TASK GOAL -> Reproduce the records below word for word, keeping every line as it appears.

[Source records]

· · · · ·

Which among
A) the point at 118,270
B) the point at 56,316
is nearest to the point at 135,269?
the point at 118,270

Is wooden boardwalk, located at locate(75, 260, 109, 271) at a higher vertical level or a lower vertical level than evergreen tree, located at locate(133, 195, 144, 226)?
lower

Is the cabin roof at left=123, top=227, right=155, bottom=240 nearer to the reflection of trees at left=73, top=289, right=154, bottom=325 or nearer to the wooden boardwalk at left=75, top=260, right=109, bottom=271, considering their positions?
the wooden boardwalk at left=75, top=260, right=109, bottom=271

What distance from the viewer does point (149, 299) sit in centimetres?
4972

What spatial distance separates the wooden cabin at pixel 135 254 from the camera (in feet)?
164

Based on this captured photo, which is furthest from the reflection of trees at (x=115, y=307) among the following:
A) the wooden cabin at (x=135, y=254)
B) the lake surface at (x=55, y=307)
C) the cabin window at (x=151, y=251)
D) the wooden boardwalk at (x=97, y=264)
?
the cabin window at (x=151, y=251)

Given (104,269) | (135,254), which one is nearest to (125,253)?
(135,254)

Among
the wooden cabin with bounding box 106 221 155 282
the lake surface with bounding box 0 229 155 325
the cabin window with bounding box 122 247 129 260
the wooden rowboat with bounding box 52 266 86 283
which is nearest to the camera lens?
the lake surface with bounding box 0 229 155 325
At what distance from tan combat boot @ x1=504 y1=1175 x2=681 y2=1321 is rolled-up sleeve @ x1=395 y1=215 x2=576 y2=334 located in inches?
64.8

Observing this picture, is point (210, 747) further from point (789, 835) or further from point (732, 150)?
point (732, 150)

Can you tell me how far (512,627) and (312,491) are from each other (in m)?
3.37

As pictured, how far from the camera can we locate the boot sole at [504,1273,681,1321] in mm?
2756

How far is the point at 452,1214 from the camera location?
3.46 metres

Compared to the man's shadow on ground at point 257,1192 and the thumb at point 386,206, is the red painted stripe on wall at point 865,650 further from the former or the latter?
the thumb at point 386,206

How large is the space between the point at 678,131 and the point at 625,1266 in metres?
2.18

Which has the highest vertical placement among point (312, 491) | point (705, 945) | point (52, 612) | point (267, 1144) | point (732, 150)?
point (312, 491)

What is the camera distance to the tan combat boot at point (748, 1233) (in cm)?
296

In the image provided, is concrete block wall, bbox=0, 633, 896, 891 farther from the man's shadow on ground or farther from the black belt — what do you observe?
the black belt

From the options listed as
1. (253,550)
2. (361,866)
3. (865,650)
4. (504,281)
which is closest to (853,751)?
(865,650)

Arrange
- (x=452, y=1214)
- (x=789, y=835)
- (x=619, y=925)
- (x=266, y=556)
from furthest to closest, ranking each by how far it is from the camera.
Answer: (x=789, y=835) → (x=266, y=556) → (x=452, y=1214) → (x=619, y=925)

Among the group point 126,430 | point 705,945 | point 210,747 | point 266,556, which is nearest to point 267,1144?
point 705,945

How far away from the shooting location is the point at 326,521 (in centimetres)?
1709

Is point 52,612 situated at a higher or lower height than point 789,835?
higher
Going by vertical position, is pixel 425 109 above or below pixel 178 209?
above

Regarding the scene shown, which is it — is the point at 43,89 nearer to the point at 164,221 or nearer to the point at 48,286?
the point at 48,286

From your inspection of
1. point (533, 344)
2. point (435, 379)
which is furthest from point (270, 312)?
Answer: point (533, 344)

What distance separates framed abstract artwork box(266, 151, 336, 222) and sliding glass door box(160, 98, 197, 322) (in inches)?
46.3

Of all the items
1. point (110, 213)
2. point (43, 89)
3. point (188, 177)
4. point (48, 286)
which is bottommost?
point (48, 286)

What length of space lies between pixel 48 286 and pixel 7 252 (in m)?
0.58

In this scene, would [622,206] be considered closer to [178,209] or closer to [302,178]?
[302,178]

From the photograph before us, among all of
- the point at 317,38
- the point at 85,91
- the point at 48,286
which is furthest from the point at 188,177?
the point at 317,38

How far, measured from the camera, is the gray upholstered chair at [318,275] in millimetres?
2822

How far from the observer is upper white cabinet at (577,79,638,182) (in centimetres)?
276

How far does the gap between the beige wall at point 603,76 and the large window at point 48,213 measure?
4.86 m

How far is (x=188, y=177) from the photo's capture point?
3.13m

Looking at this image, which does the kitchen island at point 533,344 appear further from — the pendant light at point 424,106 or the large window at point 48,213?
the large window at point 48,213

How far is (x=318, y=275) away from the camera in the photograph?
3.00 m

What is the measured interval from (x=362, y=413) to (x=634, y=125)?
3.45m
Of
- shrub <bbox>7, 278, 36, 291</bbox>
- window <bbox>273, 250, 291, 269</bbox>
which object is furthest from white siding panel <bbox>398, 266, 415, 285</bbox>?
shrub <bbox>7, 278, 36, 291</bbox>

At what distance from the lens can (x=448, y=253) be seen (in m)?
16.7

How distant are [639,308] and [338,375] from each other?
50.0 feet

· · · · ·

THE RESPONSE ->
Which among
A) the point at 118,270
B) the point at 56,316
is nearest to the point at 135,269?
the point at 118,270

Is wooden boardwalk, located at locate(75, 260, 109, 271) at a higher vertical level or a lower vertical level than evergreen tree, located at locate(133, 195, 144, 226)?
lower

Is the cabin roof at left=123, top=227, right=155, bottom=240 nearer to the reflection of trees at left=73, top=289, right=154, bottom=325 or nearer to the wooden boardwalk at left=75, top=260, right=109, bottom=271, considering their positions?
the wooden boardwalk at left=75, top=260, right=109, bottom=271

What distance from the viewer does point (149, 299) sit in centimetres?
4972

What spatial distance separates the wooden cabin at pixel 135 254 from the camera (in feet)?
164

Based on this captured photo, which is furthest from the reflection of trees at (x=115, y=307) among the following:
A) the wooden cabin at (x=135, y=254)
B) the lake surface at (x=55, y=307)
C) the cabin window at (x=151, y=251)
D) the wooden boardwalk at (x=97, y=264)
?
the cabin window at (x=151, y=251)

Given (104,269) | (135,254), which one is nearest to (125,253)?
(135,254)

Among
the wooden cabin with bounding box 106 221 155 282
the lake surface with bounding box 0 229 155 325
the cabin window with bounding box 122 247 129 260
the wooden rowboat with bounding box 52 266 86 283
which is nearest to the camera lens?
the lake surface with bounding box 0 229 155 325
At what distance from tan combat boot @ x1=504 y1=1175 x2=681 y2=1321 is rolled-up sleeve @ x1=395 y1=215 x2=576 y2=334 located in inches?
64.8

Observing this picture, is point (210, 747) further from point (789, 835) or further from point (732, 150)?
point (732, 150)

Can you tell me how far (512,627) and (312,491) are from each other (in m)?
3.37

As pictured, how far from the camera can we locate the boot sole at [504,1273,681,1321] in mm?
2756

How far is the point at 452,1214 from the camera location?
3.46 metres

Compared to the man's shadow on ground at point 257,1192 and the thumb at point 386,206, is the red painted stripe on wall at point 865,650 further from the former or the latter?
the thumb at point 386,206

How large is the space between the point at 678,131 and the point at 625,1266 in metres?
2.18

Which has the highest vertical placement among point (312, 491) | point (705, 945) | point (52, 612) | point (267, 1144) | point (732, 150)?
point (312, 491)

What is the camera distance to the tan combat boot at point (748, 1233) (in cm)?
296

In the image provided, is concrete block wall, bbox=0, 633, 896, 891 farther from the man's shadow on ground or farther from the black belt — what do you observe?
the black belt

From the options listed as
1. (253,550)
2. (361,866)
3. (865,650)
4. (504,281)
which is closest to (853,751)?
(865,650)

Arrange
- (x=452, y=1214)
- (x=789, y=835)
- (x=619, y=925)
- (x=266, y=556)
from furthest to closest, ranking each by how far it is from the camera.
Answer: (x=789, y=835) → (x=266, y=556) → (x=452, y=1214) → (x=619, y=925)

Among the group point 126,430 | point 705,945 | point 210,747 | point 266,556, which is nearest to point 267,1144?
point 705,945

How far away from the shooting location is the point at 326,521 (in centimetres)?
1709

Is point 52,612 situated at a higher or lower height than point 789,835?
higher
Going by vertical position, is pixel 425 109 above or below pixel 178 209?
above

Regarding the scene shown, which is it — is the point at 43,89 nearer to the point at 164,221 or nearer to the point at 48,286?
the point at 48,286

From your inspection of
1. point (533, 344)
2. point (435, 379)
which is furthest from point (270, 312)?
Answer: point (533, 344)

What distance separates framed abstract artwork box(266, 151, 336, 222) and sliding glass door box(160, 98, 197, 322) (in inches)?
46.3

Of all the items
1. point (110, 213)
2. point (43, 89)
3. point (188, 177)
4. point (48, 286)
which is bottommost?
point (48, 286)

What length of space lies between pixel 48 286 and pixel 7 252 (in m)?
0.58

In this scene, would [622,206] be considered closer to [178,209] or closer to [302,178]?
[302,178]

From the photograph before us, among all of
- the point at 317,38
- the point at 85,91
- the point at 48,286
which is furthest from the point at 188,177?
the point at 317,38

How far, measured from the camera, is the gray upholstered chair at [318,275] in millimetres?
2822

How far from the observer is upper white cabinet at (577,79,638,182) (in centimetres)?
276

How far does the gap between the beige wall at point 603,76 and the large window at point 48,213 measure?
4.86 m

How far is (x=188, y=177) from the photo's capture point?
3.13m

Looking at this image, which does the kitchen island at point 533,344 appear further from — the pendant light at point 424,106 or the large window at point 48,213?
the large window at point 48,213

How far is (x=318, y=275) away from the camera in the photograph?
3.00 m

What is the measured interval from (x=362, y=413) to (x=634, y=125)?
3.45m
Of
- shrub <bbox>7, 278, 36, 291</bbox>
- window <bbox>273, 250, 291, 269</bbox>
which object is furthest from white siding panel <bbox>398, 266, 415, 285</bbox>?
shrub <bbox>7, 278, 36, 291</bbox>

At what distance from the lens can (x=448, y=253) be seen (in m)?
16.7

How distant are [639,308] and [338,375] from each other?
50.0 feet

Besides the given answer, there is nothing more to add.